Where a line of the data holds the word "script", copy that line.

[Data extract]:
_____

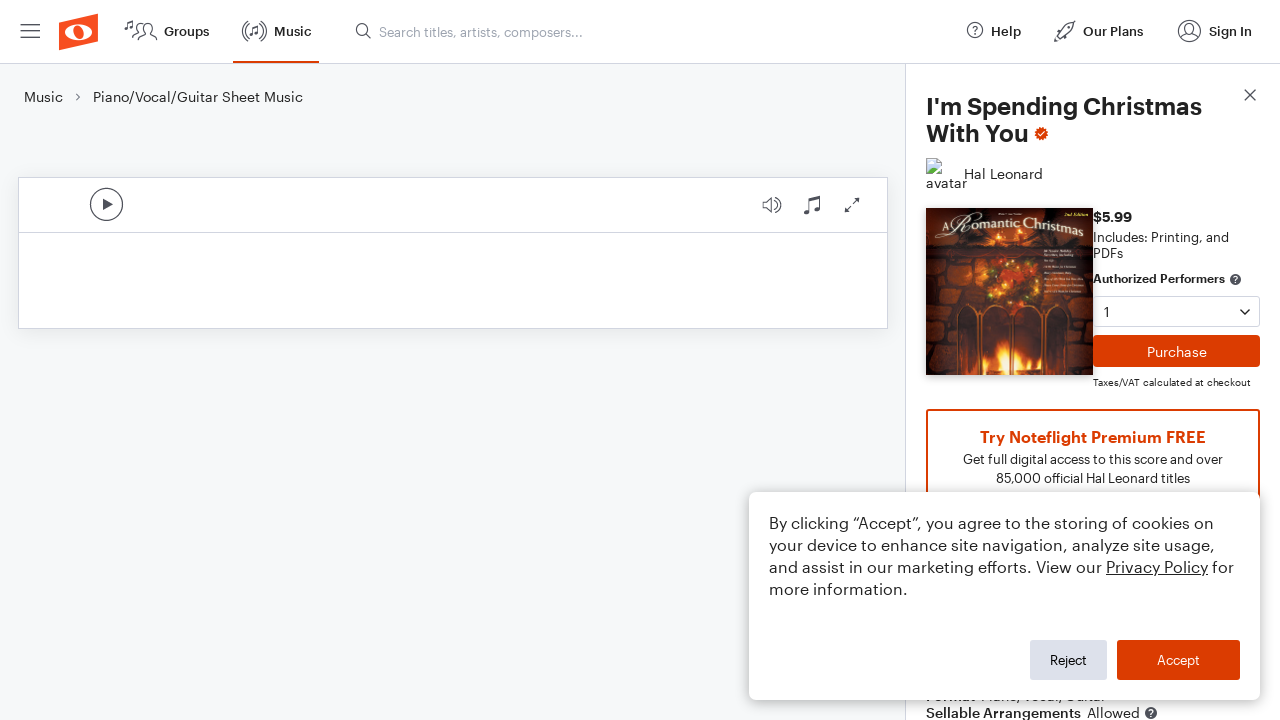

--- FILE ---
content_type: text/html; charset=utf-8
request_url: https://www.noteflight.com/pub_embed/5d7a3ac4ef9c9bef9fca31e7b631bbe1?token=eyJhbGciOiJIUzI1NiJ9.eyJkYXRhIjp7InB1Ymxpc2hlZF9zY29yZV9pZCI6IjVkN2EzYWM0ZWY5YzliZWY5ZmNhMzFlN2I2MzFiYmUxIiwicHJldmlldyI6dHJ1ZSwicGVyc29uYWxpemF0aW9uIjpudWxsLCJkaXNhYmxlUHJpbnRpbmciOnRydWV9LCJleHAiOjE3NjkwNTg2NzF9.B5pyxWyP-dg4wIFM3pOLA7KxGGLHMPBFEjVLkdRVvTU
body_size: 2708
content:
<!DOCTYPE html>
<html lang="en" xml:lang="en" xmlns="http://www.w3.org/1999/xhtml">
  <head>
    <meta content="text/html;charset=UTF-8" http-equiv="content-type" />
    <meta http-equiv="X-UA-Compatible" content="requiresActiveX=true" />

      <meta name="robots" content="noindex,nofollow" />

    <title>
      Noteflight - Online Music Notation Software
    </title>
    <script language="javascript">
      var appConfigJsonB64 = "[base64]/[base64]"
    </script>
    <script src="https://production-assets.noteflight.com/speedyg/speedyg-12edfd5d5315b0d44538.js"></script>
  </head>
  <body id="appBody">
  <div id="mainPage">
    <div id="embedContainer">
      <iframe id="embedIframe" class="fullSize" allow="autoplay; fullscreen"></iframe>
    </div>
    <div id="svgContainer">
      <div id="svgContainerHeader" class="svgContainerHeader" role="navigation" aria-label="svgContainerHeade">
        <div class="svgContainerHeaderInner" role="toolbar" aria-orientation="horizontal">
          <div class="headerPaletteLeft">
            <button
              id="playButton"
              class="unstyled paletteButton playCircle"
              aria-label="Play">
            </button>
          </div>
          <div class="headerPaletteRight">
            <button
              id="playbackButton"
              class="unstyled paletteButton playback"
              aria-label="Playback">
            </button>
            <button
              id="scoreButton"
              class="unstyled paletteButton notes"
              aria-label="Score">
            </button>
            <div id="printButtonContainer" class="hidden">
              <button
                id="printButton"
                class="unstyled paletteButton printSimple"
                aria-label="Print PDF Sample"
                aria-disabled="true">
              </button>
            </div>
            <button
              id="fullScreenButton"
              class="unstyled paletteButton"
              aria-label="Full Screen">
            </button>
          </div>
        </div>
      </div>
      <div id="pagesContainer" class="pagesContainer" role="main">
        <div id="pageTurnerBack" class="performUI performPageTurner back"></div>
        <div id="pageTurnerForward" class="performUI performPageTurner forward"></div>
      </div>
      <div id="spinner" class="hidden">
        <div id="spinner" class="overlay">
          <div class="spinnerContainer">
            <div class="spinner">
            </div>
            <div id="overlayCaption" class="overlayCaption"></div>
          </div>
        </div>
      </div>
    </div>
  </div>
</body>

</html>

_____

[Problem solution]:
    <script language="javascript">
    </script>
    <script src="https://production-assets.noteflight.com/speedyg/speedyg-12edfd5d5315b0d44538.js"></script>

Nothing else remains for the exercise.